What happens? An upstart challenges her. The sheer effrontery! How dare this young man, who has many election cycles ahead of him, deny her the prize she has long sought! How dare he not realize the historic nature of her candidacy! How dare he suggest that he is as capable of leading this country as she is! How dare he not defer to her superior experience and expertise! To add insult to injury, Obama seems to be winning on the basis of airy rhetoric. By contrast, she comes across as dour, whiny, and old. Perhaps I shouldn’t say this, but I’m enjoying the hell out of Hillary’s demise. Her dreams, plans, and hopes are disintegrating before her eyes. What was supposed to be a coronation has become a nightmare. Hillary is experiencing what Ted Kennedy experienced 28 years ago.
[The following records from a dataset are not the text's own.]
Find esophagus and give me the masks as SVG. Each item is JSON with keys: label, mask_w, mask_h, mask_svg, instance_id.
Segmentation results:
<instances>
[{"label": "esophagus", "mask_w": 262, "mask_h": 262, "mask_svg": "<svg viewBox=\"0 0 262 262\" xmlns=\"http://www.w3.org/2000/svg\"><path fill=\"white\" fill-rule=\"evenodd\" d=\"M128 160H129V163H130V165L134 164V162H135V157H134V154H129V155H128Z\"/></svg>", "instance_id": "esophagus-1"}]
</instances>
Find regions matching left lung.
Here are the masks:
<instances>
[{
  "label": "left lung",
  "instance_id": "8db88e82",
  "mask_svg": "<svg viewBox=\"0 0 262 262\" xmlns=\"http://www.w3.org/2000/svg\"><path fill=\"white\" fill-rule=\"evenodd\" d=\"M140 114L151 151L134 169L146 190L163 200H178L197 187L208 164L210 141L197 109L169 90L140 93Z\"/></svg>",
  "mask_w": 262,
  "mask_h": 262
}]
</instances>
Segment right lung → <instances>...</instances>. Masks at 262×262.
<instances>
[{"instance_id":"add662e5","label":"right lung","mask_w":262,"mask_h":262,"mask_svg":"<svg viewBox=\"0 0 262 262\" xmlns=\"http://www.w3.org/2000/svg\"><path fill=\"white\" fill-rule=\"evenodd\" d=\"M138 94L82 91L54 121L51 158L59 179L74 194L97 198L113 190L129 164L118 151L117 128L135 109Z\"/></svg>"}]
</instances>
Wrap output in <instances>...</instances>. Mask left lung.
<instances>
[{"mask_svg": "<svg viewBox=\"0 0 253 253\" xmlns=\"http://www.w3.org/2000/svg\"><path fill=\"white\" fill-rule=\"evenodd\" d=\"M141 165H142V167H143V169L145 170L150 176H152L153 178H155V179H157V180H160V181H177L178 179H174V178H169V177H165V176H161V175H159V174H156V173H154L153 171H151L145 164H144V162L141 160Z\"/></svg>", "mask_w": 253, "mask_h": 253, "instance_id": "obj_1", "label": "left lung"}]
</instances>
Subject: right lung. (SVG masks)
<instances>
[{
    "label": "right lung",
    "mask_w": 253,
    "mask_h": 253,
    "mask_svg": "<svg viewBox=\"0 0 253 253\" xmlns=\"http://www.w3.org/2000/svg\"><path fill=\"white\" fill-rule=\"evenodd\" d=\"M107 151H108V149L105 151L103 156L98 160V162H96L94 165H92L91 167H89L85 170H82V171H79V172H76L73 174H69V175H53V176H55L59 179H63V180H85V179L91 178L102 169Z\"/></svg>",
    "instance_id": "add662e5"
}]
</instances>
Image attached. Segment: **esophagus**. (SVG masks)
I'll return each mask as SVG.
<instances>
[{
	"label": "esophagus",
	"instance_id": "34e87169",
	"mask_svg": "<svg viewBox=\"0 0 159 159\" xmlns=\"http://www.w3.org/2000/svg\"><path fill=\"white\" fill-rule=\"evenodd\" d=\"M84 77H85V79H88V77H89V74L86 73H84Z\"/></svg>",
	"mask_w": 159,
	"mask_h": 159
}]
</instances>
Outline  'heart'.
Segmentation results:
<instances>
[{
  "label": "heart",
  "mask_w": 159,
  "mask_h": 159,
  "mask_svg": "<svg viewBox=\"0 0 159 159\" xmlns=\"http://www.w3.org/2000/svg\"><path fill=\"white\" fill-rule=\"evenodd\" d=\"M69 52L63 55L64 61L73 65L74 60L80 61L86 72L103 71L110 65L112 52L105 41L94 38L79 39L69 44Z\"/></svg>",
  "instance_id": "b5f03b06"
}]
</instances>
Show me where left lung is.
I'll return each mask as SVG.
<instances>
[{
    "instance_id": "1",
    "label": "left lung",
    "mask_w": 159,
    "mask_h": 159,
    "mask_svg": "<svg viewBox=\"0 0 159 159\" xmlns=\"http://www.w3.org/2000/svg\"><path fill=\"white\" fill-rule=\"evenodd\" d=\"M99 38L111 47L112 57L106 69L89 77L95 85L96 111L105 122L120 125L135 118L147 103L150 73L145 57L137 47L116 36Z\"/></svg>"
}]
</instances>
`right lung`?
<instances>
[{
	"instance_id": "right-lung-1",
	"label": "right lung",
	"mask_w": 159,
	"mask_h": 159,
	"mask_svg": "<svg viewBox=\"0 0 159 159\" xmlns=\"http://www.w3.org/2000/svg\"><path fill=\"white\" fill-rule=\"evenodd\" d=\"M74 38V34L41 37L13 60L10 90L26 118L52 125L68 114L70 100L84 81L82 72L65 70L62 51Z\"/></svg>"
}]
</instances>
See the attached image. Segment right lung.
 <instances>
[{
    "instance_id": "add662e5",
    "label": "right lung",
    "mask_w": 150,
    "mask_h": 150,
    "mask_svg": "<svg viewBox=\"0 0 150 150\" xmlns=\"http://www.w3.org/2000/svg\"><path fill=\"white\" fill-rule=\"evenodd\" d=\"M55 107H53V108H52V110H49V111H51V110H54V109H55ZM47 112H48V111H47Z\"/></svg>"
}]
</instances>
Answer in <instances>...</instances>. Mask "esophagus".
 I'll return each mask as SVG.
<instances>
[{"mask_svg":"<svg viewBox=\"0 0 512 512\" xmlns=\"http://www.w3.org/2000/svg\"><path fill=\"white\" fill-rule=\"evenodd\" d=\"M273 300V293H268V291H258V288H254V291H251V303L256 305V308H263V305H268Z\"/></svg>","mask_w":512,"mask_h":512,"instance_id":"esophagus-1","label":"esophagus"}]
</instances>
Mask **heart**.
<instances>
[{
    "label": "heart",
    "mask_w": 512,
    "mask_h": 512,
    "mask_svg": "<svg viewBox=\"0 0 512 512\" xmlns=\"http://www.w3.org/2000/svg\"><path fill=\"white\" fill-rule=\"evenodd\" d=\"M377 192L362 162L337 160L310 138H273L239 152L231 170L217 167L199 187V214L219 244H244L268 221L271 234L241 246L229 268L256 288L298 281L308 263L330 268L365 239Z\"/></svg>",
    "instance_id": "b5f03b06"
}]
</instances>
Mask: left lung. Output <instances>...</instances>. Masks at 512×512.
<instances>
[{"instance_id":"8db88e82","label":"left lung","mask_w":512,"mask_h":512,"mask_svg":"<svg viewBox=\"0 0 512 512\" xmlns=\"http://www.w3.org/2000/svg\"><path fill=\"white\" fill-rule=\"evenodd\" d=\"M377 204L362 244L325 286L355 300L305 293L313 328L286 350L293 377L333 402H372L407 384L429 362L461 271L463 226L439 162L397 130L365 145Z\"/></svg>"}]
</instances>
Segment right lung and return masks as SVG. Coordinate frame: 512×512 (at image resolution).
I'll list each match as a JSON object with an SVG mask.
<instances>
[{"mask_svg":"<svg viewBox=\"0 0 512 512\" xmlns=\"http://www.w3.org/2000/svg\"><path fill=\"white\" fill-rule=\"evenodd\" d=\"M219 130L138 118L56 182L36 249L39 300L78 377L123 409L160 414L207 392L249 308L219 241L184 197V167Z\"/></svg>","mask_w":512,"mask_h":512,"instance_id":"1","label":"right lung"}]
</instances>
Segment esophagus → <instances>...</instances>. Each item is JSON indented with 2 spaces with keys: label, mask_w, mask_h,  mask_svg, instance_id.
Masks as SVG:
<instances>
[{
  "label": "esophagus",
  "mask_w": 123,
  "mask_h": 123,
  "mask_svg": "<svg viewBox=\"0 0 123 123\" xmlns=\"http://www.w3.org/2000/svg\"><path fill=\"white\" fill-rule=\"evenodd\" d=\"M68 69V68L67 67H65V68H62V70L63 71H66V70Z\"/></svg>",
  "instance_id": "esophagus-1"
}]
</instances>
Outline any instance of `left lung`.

He, too, thought that he was fated to become president. The American people took a good long look at him and said no. At some point, he must have come to grips with the fact that he would be nothing more than a senator for the rest of his life. (Not a bad consolation prize, is it?) Hillary will have to come to grips with the same fact. She is the Ted Kennedy of the current generation.

By the way, I loved yesterday’s debate from Ohio. During the first intermission, I called my mother in Michigan to make sure she was watching. She’s become quite the political junkie. I told her that as much as I love baseball, I’d rather watch Hillary and Barack debate than watch a baseball game. It was riveting. Did anyone else get into it as much as I did?

From the Mailbag

Hi Keith

This was good, and important. Human beings, not cultures and religions, have human rights. Indeed.

Cheers, Torsten

Tuesday, 26 February 2008

Obamology

Dr John J. Ray has a new blog devoted to the vacuous utterances of Barack Obama. Shouldn’t it be “Obamalogy,” John?